Saturday, 20 July 2013

The Sunday Times Where Was I? Holiday Competition

Little bit tricky this week (the puzzle author has been very crafty) but near as I can figure it, the most likely answers seem to me to be

Q1. Par

Q2. The Treffry viaduct

N.B. (For question 1, Daphne Du Maurier's house Kilmarth, was near the town of Par and the town of Fowey but it is nearer Par than Fowey and the railway line out of Fowey goes to the north then turns to the east and does not pass under a viaduct around three miles from town, which does not fit with the clues.

For question 2, the viaduct in some sources, is sometimes referred to as the Luxulyan viaduct but it is marked on the OS map as the Treffry viaduct.)

The puzzle writer has thrown in some nacht und nebel this week, the UNESCO world heritage site  he is most likely referring to ie The Cornwall and West Devon Mining Landscape (created c 2006), covers more than one location. These are, according to

St Just Mining District
The Port of Hayle
Tregonning and GwinearMining Districts with Trewavas
Wendron Mining District
Camborne and Redruth Mining District with Wheal Peevor and Portreath Harbour
Gwennap Mining District with Devoran and Perran and Kennall Vale
St Agnes Mining District
The Luxulyan Valley and Charlestown
Caradon Mining District
Tamar Valley Mining District with Tavistock .

The one which seems to me to be the best fit, with the clue about the novelist born c1907,  one Daphne Du Maurier, is The Luxulyan Valley and Charlestown, which lie close to the town of Par, where her house Kilmarth was. There can be some confusion as to whether Kilmarth is in the village of Tywardreath, the town of Par or the town of Fowey but from looking at the OS map, it's clearly closer to Par and the railway clue does not fit with Fowey.

An industrialist born c 1782 was one Joseph Thomas (Austen) Treffry. I found several references which claim that he built the Treffry viaduct, which does seem to lie around three miles north of Par, anytime between 1839 and 1847,depending on which source you want to believe. The viaduct is said in some references to be 216 yards long, 98 feet high with ten arches and to have carried a tramway and leat or stone water channel, to power a water wheel. The tramway, which was built to connect to the canal that leads to Par, closed c 1933.

*Data segment*
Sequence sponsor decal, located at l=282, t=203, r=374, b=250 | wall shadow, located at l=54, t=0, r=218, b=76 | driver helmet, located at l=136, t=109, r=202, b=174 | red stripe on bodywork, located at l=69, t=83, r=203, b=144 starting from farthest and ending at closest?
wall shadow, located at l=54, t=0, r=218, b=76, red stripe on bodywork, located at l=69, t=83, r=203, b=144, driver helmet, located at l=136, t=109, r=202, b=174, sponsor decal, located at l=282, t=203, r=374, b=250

*Exercise task*
Extend the blog post on the Sunday Times "Where Was I?" holiday competition, picking up after its final sentence.

*The response*
Walking north from the Treffry viaduct brings you to the town of Luxulyan, which is said to have been founded by a saint Sulien (feast day 29th July) c 6th century. A granite called Luxullianite is said to be found in the locale and was used in the duke of Wellington's tomb, in Saint Paul's cathedral in London.

The railway line out of Par does run to the north and pass under the Treffry viaduct, before turning to the west, where it eventually terminates in the town of Newquay, which c 1911, was the birthplace of an author called William Golding (wrote Lord of the Flies). Golding won the booker prize in 1980 and the Nobel prize for literature in 1983. Travelling roughly three miles west south west from Newquay would take you to Hollywell bay, which is where some sources claim that the North Korean beach landing scene in the film 'Die Another Day' was filmed, c2002.

In the belief that "Eine stetige tropfen höhlt den stein", there are words concealed within the UK Thunderball lotto data, sometimes, when you see one developing, you can intuit what the next letter is going to be and get  lucky. Word puzzlers, Lotto players and data miners, check out the Eastender's book on the subject here:

Lotto Codewords In The Thunderball Game

Link to the competition

Where Was I?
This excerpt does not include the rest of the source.